第七章 綺麗な花には棘がある ⑨
戦闘を終えて、風花は制服についた土埃を払う。しかし、付着した返り血は払っても取れはしない。「うえぇっ、最悪~」などと心底嫌そうに声を漏らしながら顔を歪ませている。
それを横目に魁斗は先ほど投げた自分のスクールコートを地面から持ち上げた。服全体がべちょべちょになっており、最悪な状態になっていた。とても着れたものじゃない。水を払うようにしてスクールコートをばっさばっさと振ると片手に抱える。
冷たっ……まあ、しょうがない……。
そして、風花の方に改めて向き直すと、
「それで、どういうこと?」
尋ねる。
こんな状況だというのに、まるで風花には恐怖を感じない。
なぜ? と自分に問いたいが、とりあえず事態を把握するために、その疑問は一旦凍結。まずは情報収集からだ。
風花をじっと眺めるも風花はマイペースにスマホを取り出し、「事後処理をお願いするからちょっと待ってて」と少し離れていく。どこかに電話を掛け始めている。

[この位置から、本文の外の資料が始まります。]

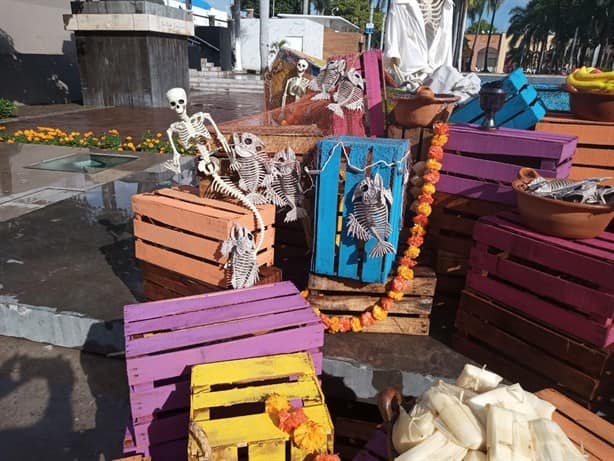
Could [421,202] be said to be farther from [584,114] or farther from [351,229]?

情報を聞きだしたかったのだが、言われるまましばらく待機。
待っている間に少し思考にふけることにした。
風花ちゃんの目的がまるでわからない……。暴力団を雇っておれを始末しようとしていたのだろうか? それにしたって中途半端な戦力だった。暴力団の下部組織か、あるいは半グレ集団か、連中は拳銃こそ持っていたけど、自分の命が奪われるリスクが迫ると、震えてまともに動くことすらできていなかった。戦闘に慣れているようには到底思えない。それに、あんな奴らを雇う必要がないほどに、風花ちゃんの方が何十倍も強かった……。おれを殺す目的であるならば、最近一緒に過ごしてきた中で、チャンスなんていくらでもあったはず……。

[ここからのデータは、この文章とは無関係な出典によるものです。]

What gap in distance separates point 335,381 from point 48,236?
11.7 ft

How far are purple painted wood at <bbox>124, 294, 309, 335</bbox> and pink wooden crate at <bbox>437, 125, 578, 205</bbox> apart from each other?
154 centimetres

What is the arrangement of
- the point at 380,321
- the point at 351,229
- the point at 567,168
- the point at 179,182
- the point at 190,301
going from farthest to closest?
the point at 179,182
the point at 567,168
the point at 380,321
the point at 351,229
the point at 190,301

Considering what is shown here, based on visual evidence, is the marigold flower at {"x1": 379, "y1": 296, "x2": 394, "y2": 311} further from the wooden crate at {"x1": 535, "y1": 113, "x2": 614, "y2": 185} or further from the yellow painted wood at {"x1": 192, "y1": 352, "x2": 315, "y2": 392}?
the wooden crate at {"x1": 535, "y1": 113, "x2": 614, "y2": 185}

疑問が疑問を呼ぶ思考を続けていると、風花が戻ってきた。
「それで、なんの話だったっけ?」
「……風花ちゃんは、なにが目的だったの?」
疑問を晴らすべく質問を口にする。
風花は、うーんと口許に手を当てると、瞳を光らせながら魁斗の顔を覗き込んでくる。
「知りたい?」
妖しい笑み。そして、紅く輝くリップが上下に開いた。その唇に目が吸い込まれそうになるが、魁斗は肯首。
「いいよ」
あっさりと風花がそう言った。
いいのか……。
風花の目を見る。上目遣いで、明らかに自分のことを見ているはずなのに、見ていないような感覚がある。しかし、見つめ返すとその瞳に呼ばれそうな気がしてならない。たまらず目を逸らす。

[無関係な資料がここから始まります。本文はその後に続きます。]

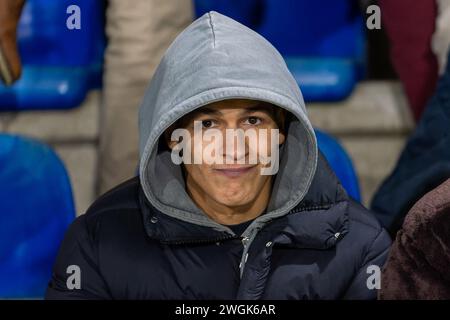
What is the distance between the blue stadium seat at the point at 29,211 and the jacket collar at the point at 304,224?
207mm

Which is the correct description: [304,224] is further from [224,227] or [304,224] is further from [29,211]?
[29,211]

なんだろう……? 底が読めないというよりも、この子……よくわからない。
もう一度風花を見ようとすると、頭の中がグルグルと渦巻いていく。
意識のモヤが生じているような、どうもすっきりとしない感覚。
なんなんだ、これ? 自分のことも、よくわからない……。なんだか、現実味がない。
目を瞬かせていると、風花が周りを見渡しながら言う。
「でもさ、ちょっとここじゃあ……ほら」
手を広げて魁斗に景色を見せるように促す。たくさんの人が血を流して死んでいる壮絶な光景。
「とりあえず場所を変えよっか」
そう言うと風花は地面に落としたスクールバックを拾って駐車場を出ていく。従うように、魁斗はあとを追った。
※※※
しばらく前を歩く風花に続いて歩いていると、魁斗はあることに気がついた。
今、気づいたのだが風花はまったくと言っていいほど足音を立てないで歩いている。
脳内で累を思い出す。
累もたしか、こんなふうにあまり足音を立てずに歩く。気づいたときには居なくなっていることが多いし。もしかして風花ちゃんも、忍び……だったりして?
こんな時に似つかわしくない思考が巡ってきた。
試しに魁斗も足音を消すように歩いてみた。が、けっこう難しい。
長年の経験が必要みたいだな、これは……。
距離が離れて置いて行かれそうになったため、すぐにやめた。風花の背中を見つめながらいつも通りの歩行であとを追う。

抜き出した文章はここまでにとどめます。